*WHAT THE EXERCISE ASKS*. Reproduce all of the records below verbatim, but omit the pictures.

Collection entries
= = = = = = =

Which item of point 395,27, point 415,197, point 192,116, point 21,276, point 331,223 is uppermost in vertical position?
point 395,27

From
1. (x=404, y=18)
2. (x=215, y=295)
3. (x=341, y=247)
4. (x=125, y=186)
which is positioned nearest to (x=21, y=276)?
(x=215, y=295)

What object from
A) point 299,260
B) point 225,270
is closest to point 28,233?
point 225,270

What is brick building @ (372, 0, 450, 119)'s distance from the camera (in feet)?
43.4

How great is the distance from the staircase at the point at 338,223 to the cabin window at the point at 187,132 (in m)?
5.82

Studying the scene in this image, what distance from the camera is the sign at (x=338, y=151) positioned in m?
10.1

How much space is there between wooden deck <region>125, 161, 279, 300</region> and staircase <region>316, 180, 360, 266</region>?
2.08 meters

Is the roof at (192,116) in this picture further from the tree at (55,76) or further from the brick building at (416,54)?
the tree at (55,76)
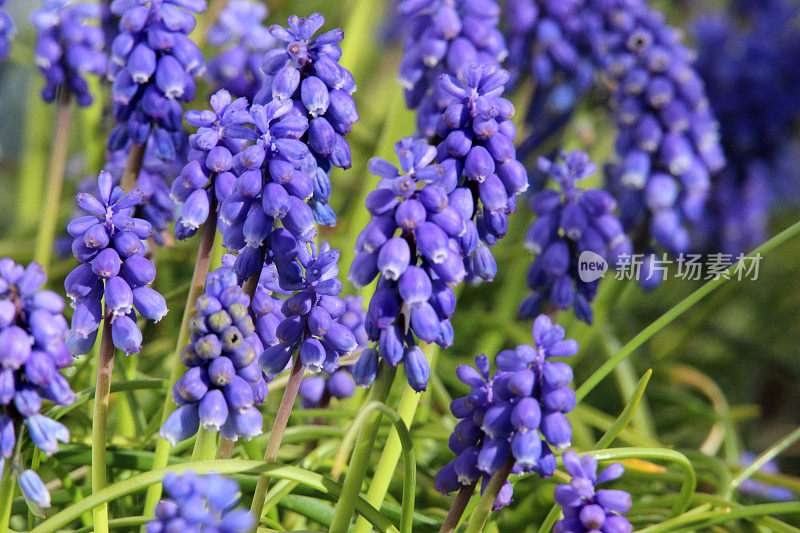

= = = = = = =

*OUTPUT BELOW*.
Which item of point 395,27, point 415,197, point 192,116, point 21,276, point 331,223 is uppermost in vertical position?
point 395,27

From
1. (x=404, y=18)
2. (x=215, y=295)
3. (x=341, y=247)
4. (x=125, y=186)
which is positioned nearest to (x=21, y=276)?
(x=215, y=295)

What object from
A) point 299,260
B) point 225,270
is closest to point 28,233?
point 225,270

What is brick building @ (372, 0, 450, 119)'s distance from the camera (in feet)?
43.4

How great is the distance from the staircase at the point at 338,223 to the cabin window at the point at 187,132 (in m)?
5.82

Studying the scene in this image, what distance from the camera is the sign at (x=338, y=151) positioned in m?
10.1

How much space is there between wooden deck <region>125, 161, 279, 300</region> and staircase <region>316, 180, 360, 266</region>?
2.08 meters

Is the roof at (192,116) in this picture further from the tree at (55,76) or further from the brick building at (416,54)?
the tree at (55,76)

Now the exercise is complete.